_SELECTED EXCERPT_
--

We have all seen the amazing things Microsoft is doing each month with Microsoft Power BI updates. I’ve been working in the Microsoft ecosystem for 20 years now, and I’ve never seen an update frequency like the one we see with Microsoft Power BI and the Power Platform in general.
These updates are not trivial either and they usually span across several areas of Power BI itself. With the recent August update, Microsoft has now giving us the ability to host, render and use Python script for visuals and within PowerQuery (M) for loading data frames into Power BI data sets. With this, we now have a great choice of either R Script visuals or Python Script visuals to help us craft more advance data stories. This includes such stories that would be descriptive in nature, but also moving more and more into the forecasting and predictive / prescriptive models.
With this new Python visualization option, it is super important to understand now what does this bring to the table for crafting stories? What are the current limits? What is the perceived and known road map for Python being valid target for effective data stories in Power BI?
Now lets dive into Python for Power BI, how to set this up and getting started within using it with Microsoft Power BI. In the following sections we will answer the questions set in the previous paragraphs which should enable you to start using Python and looking to incorporate it into your data story needs.
I. Install and Setup of Python for Power BI
In order to start to take advantage of Python with Microsoft Power BI you will need an acceptable install of Python running on your desktop along side Microsoft Power BI. As of this writing the requirements for executing this then lay on the requirements for running Microsoft Power BI Desktop. Basically a windows machine that can run Microsoft Power BI. The following is the official Microsoft page for requirements: Microsoft Power BI Desktop Hardware and Software requirements.
With the requirements for running and executing Microsoft Power BI in place, next you need the ability to supply the working instance of Python that Microsoft Power BI Desktop will use. This is the compiler, execution and editing of Python code enabled through the targeted use of the new Python visual element.
You can see from the above image I have already installed and I am working with Anaconda3 implementation of Python. This brings with it PyData, which is the major Python library that you will be using for working with data using Python within your targeted data stories.
Before you can reach the point of selecting a Python home directory, as well as a targeted IDE to use, you will need to enable the ‘Python support’ within the File > Options and Settings > Preview Features of your Microsoft Power BI desktop report file. You can see this option enabled in the screen shot below.
Having this enabled you will need to also restart your instance of Power BI for this to take affect. Simply click save, close Microsoft Power BI desktop, and then launch your report file again.
If you do not have an install of Python, or if you want to ensure your using one of the latest implementations of PyData, you can download and install Anaconda3 from the following resource page: Download and Install Anaconda3 for Windows.
After installing Anaconda3, or if you already have your desired implementation of Python installed, then you can proceed with setting up your ‘Python scripting’ options found in File > Options and Settings > Python Settings.

--

_DATA SECTION_
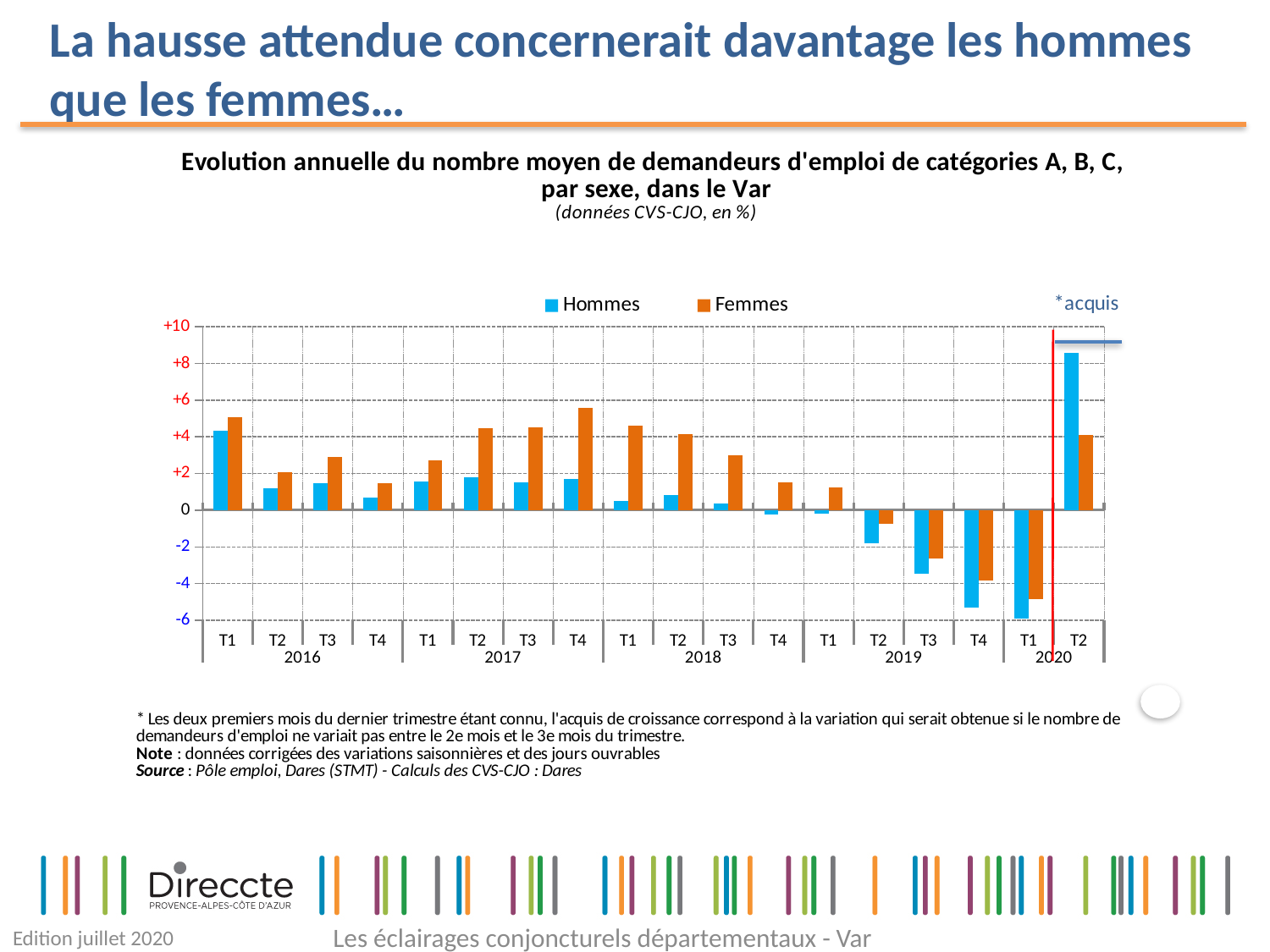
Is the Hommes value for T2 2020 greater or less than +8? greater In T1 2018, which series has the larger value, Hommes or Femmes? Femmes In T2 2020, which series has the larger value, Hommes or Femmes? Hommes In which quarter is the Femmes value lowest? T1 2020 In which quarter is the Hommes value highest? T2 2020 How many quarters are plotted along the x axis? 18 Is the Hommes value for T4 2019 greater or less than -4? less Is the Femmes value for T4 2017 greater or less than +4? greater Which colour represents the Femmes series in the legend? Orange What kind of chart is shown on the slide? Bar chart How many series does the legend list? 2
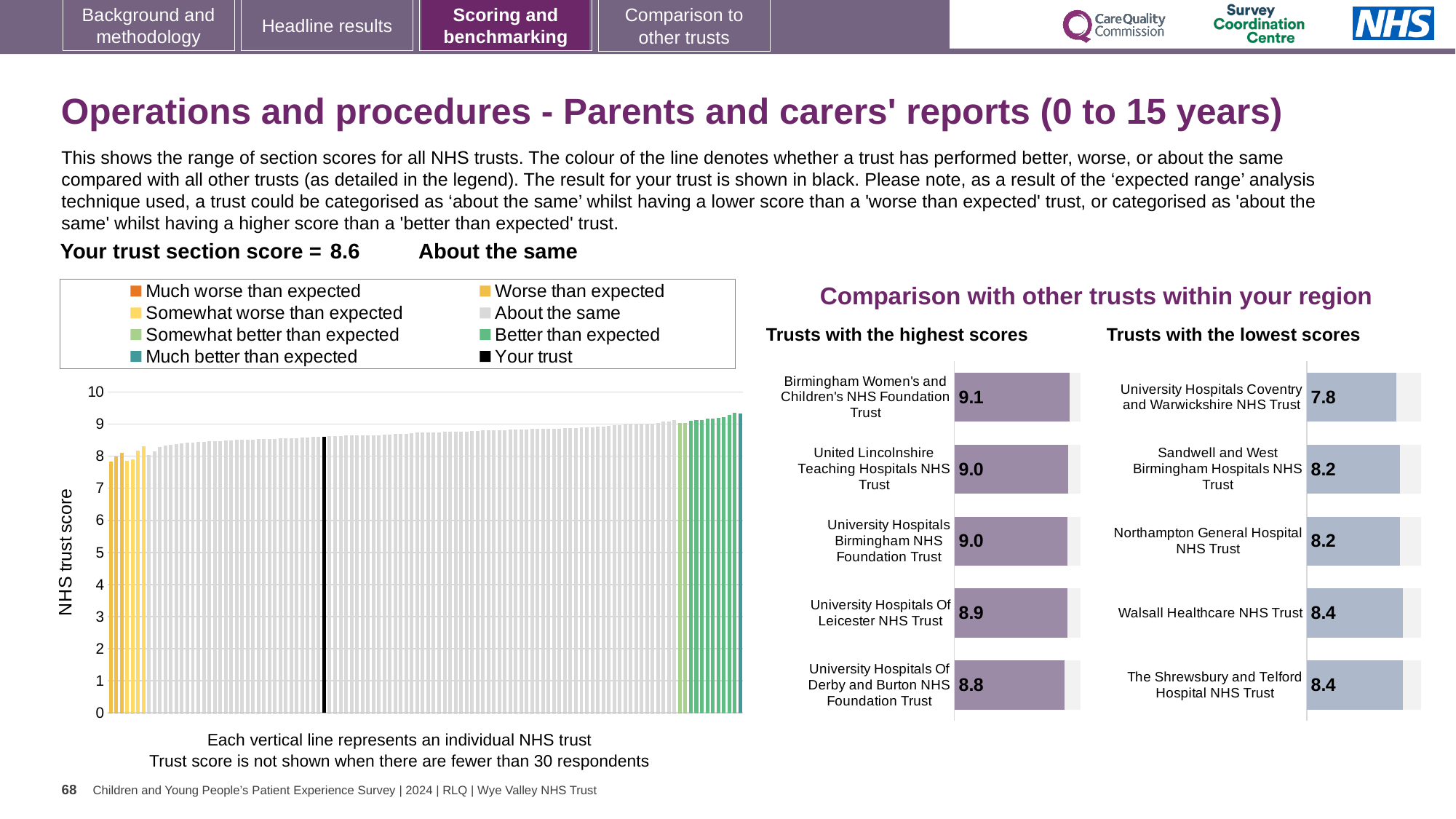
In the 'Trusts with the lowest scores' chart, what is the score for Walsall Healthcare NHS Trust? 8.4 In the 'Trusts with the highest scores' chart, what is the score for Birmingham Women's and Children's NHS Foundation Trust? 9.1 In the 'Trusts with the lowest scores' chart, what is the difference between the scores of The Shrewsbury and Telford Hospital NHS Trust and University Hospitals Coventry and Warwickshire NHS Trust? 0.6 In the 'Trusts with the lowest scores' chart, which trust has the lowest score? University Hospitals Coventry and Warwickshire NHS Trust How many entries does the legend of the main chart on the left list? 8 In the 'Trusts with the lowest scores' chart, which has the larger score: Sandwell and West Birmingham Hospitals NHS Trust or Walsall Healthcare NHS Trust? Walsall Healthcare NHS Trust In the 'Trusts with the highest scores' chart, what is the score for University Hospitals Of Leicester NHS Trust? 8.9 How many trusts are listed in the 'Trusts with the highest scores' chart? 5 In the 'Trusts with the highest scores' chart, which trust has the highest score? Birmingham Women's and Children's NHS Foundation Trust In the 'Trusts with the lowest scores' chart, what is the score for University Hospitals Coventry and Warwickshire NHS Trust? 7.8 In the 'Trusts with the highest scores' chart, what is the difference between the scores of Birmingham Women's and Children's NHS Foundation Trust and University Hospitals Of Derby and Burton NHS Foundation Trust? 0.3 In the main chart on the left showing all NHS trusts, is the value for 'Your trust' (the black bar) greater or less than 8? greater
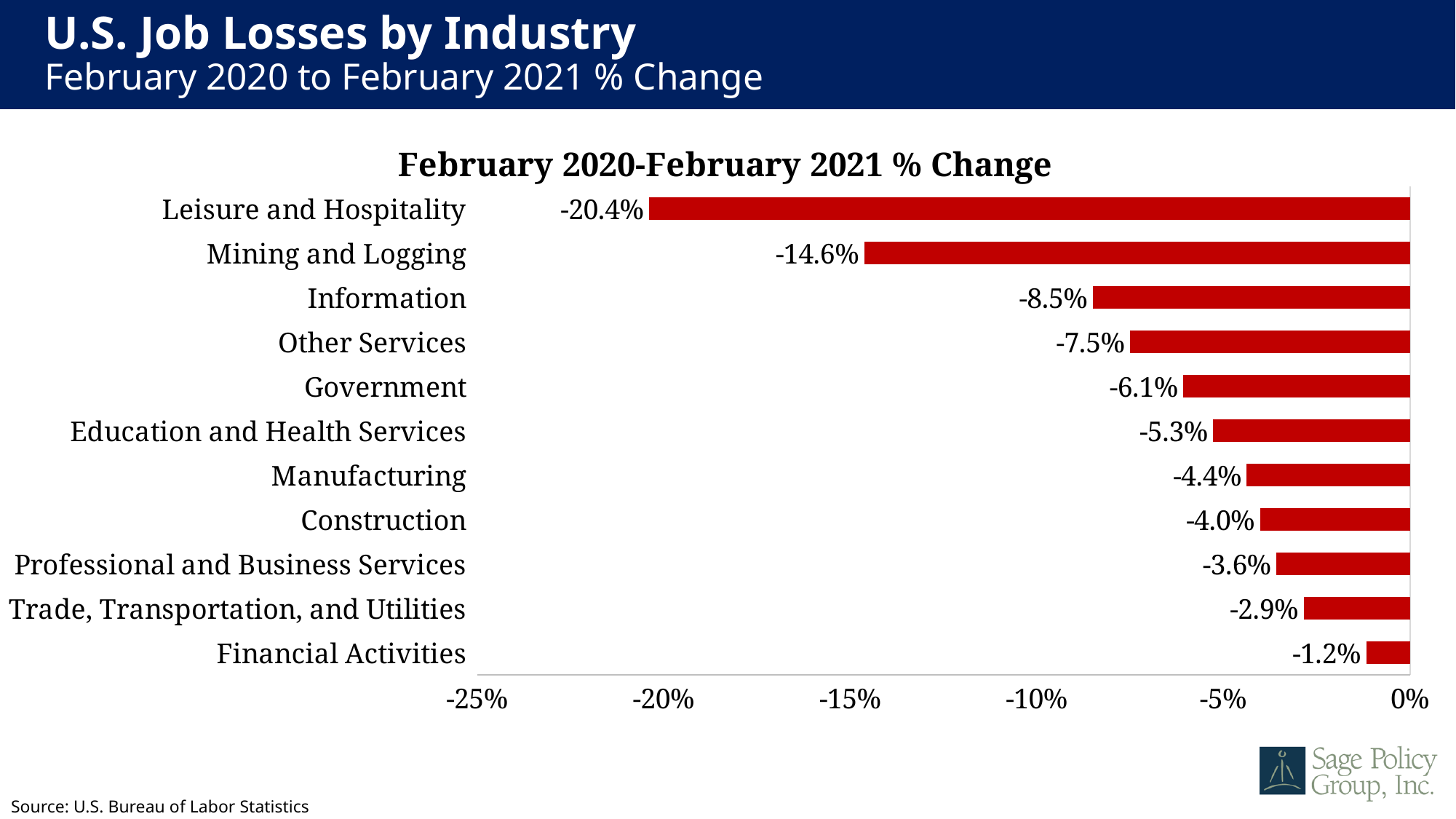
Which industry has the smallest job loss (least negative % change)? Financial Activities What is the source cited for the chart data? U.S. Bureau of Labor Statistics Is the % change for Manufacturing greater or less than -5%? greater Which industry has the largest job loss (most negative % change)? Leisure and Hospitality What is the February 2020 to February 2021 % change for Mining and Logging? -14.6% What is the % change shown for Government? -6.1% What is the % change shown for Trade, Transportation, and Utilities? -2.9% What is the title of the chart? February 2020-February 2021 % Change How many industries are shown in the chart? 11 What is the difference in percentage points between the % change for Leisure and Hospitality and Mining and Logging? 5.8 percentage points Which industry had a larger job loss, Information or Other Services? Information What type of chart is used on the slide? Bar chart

--

_ASSIGNED TASK 1_
Answer these questions from the Python for Power BI text.
(a) How many years has the writer worked in the Microsoft ecosystem?
(b) Which implementation of Python is the writer already working with?
(c) Under which menu path is the 'Python support' option enabled?
_ASSIGNED TASK 2_
Condense the paragraph of the Python for Power BI text that opens "In order to start to take advantage of Python" into a short bulleted list that keeps its main facts.
_ASSIGNED TASK 3_
Pick up the Python for Power BI text after its final sentence and carry it forward.

_EXPECTED ANSWER 1_
(a) 20 years.
(b) Anaconda3.
(c) File > Options and Settings > Preview Features.

_EXPECTED ANSWER 2_
- Using Python with Microsoft Power BI requires an acceptable install of Python on the desktop alongside Power BI.
- The requirements are those for running Microsoft Power BI Desktop, which is basically a Windows machine that can run it.
- The official Microsoft page on Power BI Desktop hardware and software requirements lists them.

_EXPECTED ANSWER 3_
Now that this is in place, you can move to selecting your desired IDE. This can launch from within the coding section of the Python visual you are targeting. You will notice in my screen shot above I have listed Notepad++. I use Microsoft Visual Studio and Notepad++ as my two IDE’s of choice. This is always a preference and what gives you the most productivity targeting.
Having your options set, and having python in place, you are now ready to unleash your Python skills and bring to Power BI all the great options that PyData has to offer.
II. Basic Usage of Python in Power BI
Now that we have our Microsoft Power BI Desktop and Python environment setup, we can start targeting the new ‘Py’ visualization control that you will find within your visualizations options. When you first select to add a new ‘Py’ visual control to your report page, you will most likely get a warning about enabling scripting. A notification similar to the one below is what you should see.
Here simply enable script visuals and you are ready to start tackling python based data stories.
In adding your first Python visual, you will notice a few things. First it is blank, second a scripting window appears that will house your python scripting magic. Further you will see the message to drag fields into the visualization. This is to help setup the PyData, data frames that will be consumed and used within the python data visual.
Once you have a python visual selected, you need to think in terms of what data you will target for your story. For our usage I have sales data set that I’m working with which I will drag the Customer dimension attribute, and two measures called Total Sales and Target Sales.
In adding these as Values to the Python visual you will see some generated code in the gray area in which we can not modify. This is setting up the pandas.DataFrame object, which comes from the PyData library, which is part of the Python implementation that you installed or enabled earlier.
The following screen shot shows the Python generated code, that establishes a pandas.DataFrame. This dataframe will be used within the scope and context so that you can then plot visualizations from your data using Python script.
The Python visual generated code, found in the Python script editor window gives us a clean dataframe in which to proceed with. Breaking down the comments and code you can see that our targeted fields for: Customer, Total Sales and Target Sales are used to load the pandas.DataFrame() with. The object instance in which represents the initialized and loaded dataframe is called dataset.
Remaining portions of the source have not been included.